Another way to customize is by creating "hooks," which tweak the behavior of automation-tools. There are a couple of options here, but one we've found particularly useful is the get-accession-number hook. This automatically fills in the accession number for a given transfer. Our version of this script takes the folder name (this is the only variable you have to work with, which for us is currently based on a local, "Digital Deposit ID" convention), looks that up in a simple dictionary of Digital Deposit IDs and Accession numbers, which was exported from our local FileMaker Pro database. It even accounts for transfers that have been split up and those that (gasp!) don't have accession numbers for one reason or another. All this serves to ensure that when we do a search through the backlog, we get every transfer associated with a particular accession, even if there's more than one!

Note: It's easy to miss, but you must name this script "get-accession-number" (without an extension). Don't use "get-accession-id" (despite what the instructions say), "get-accession-number.py" or create a folder called "get-accession-number" with a script inside of it. Yes, we made all of those mistakes...

There's also an option for pre-transfer hooks. We haven't explored these yet, but I can see using this to, for example, ensure that an Accession record with a particular ID and/or extent is already in ArchivesSpace (or, if not, even creating one on the fly when a transfer to Archivematica is made).

Running

You can test the automation-tools by running them with the following command:
/usr/share/python/automation-tools/bin/python -m transfers.transfer --user <user> --api-key <apikey> --ss-user <user> --ss-api-key <apikey> --transfer-source <transfer_source_uuid> --config-file <config_file>

Here's what all this means:
  • /usr/share/python/automation-tools/bin/python
The first part of that command tells the automation-tools to use a particular version of Python (the one with particular libraries that you installed earlier). 

  •  transfers.transfer
You then tell it which script to run (for us, for now, the transfer script--you can also run ingest scripts). 

  •  --user <user> --api-key <apikey> --ss-user <user> --ss-api-key <apikey>
Next you give it your credentials for both Archivematica and the Storage Service, which you can find by navigating to your user profile in Archivematica and the Storage Service, respectively. 

  • --transfer-source <transfer_source_uuid>
Transfer source tells the automation-tools where to look for transfers (you can find the UUID in the Storage Services).

  • --config-file <config_file>
The configuration file tells automation-tools where to store the database, log files and a "-pid.lck" file which keeps the automation-tools from starting a new transfer when one is already going. By the way, every once in a while this seems to stick around when it should so you have to go there and delete it.

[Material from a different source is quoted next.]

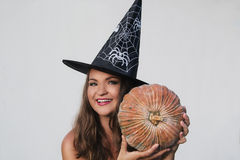 Lächelnde junge Frau im Halloween-Hexenhut mit Kürbis Stockbild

We also add the following options:
  • --transfer-type 'unzipped bag'
This simply lets the automation-tools know what kind of transfer you're doing. We have to specify this since we're not using the default of 'standard'.

  • --hide
This hides the transfer from the dashboard when we're through. As we learned from this conversation on Managing the dashboard (transfer and ingest), you've got to keep this cleaned up or else you'll run into some browser timeout issues.

  • --verbose
This increases the debugging output because, well, why not?
You could also write a shell script (don't forget to chmod +x transfer-script.sh to make it an executable first!) and when you're ready to go, you can set up a cron job (or in our case, three) to automatically run different versions of the script (that point to different source locations or have different parameters) at given intervals. Here's what our crontab entry looks like:

0,5,10,15,20,25,30,35,40,45,50,55 * * * * /usr/lib/archivematica/automation-tools/transfer-script_legacy.sh
1,6,11,16,21,26,31,36,41,46,51,56 * * * * /usr/lib/archivematica/automation-tools/transfer-script_bhl-digitalarchive.sh
2,7,12,17,22,27,32,37,42,47,52,57 * * * * /usr/lib/archivematica/automation-tools/transfer-script_bhl-dropbox.sh


This runs the three automation-tools script we have (one for legacy transfers, two for current transfers from two different source locations to which we'll move transfers from separate staging locations) at regular intervals (every five minutes), but ensures that they never run at the same time. Be prepared for about "a zillion" emails (for real) from some guy named "Cron Daemon" :).

Once you have this going, sit back, relax, party like a partyparrot and never look at the Archivematica transfer dashboard again!


Errors Encountered Thus Far

That is, until you hit an error. And we've hit a few. Here's what our inboxes looked like after the first weekend of letting automation-tools go:




This, I'll admit, looks like a lot of failures, except when you remember that many more transfers went through without issue. If we can count what's gone through so far as a sample, we have about a 80% success rate. Excluding the errors we got due to some permissions issues we eventually worked out, here's a couple of common errors we got and how we're handling them:
  • Approve transfer micro-service, Verify bag, and restructure for compliance job: This is the most common. Generally, this has been because some thumb.db file has snuck in or out, and just requires a simple bag update to get things going again.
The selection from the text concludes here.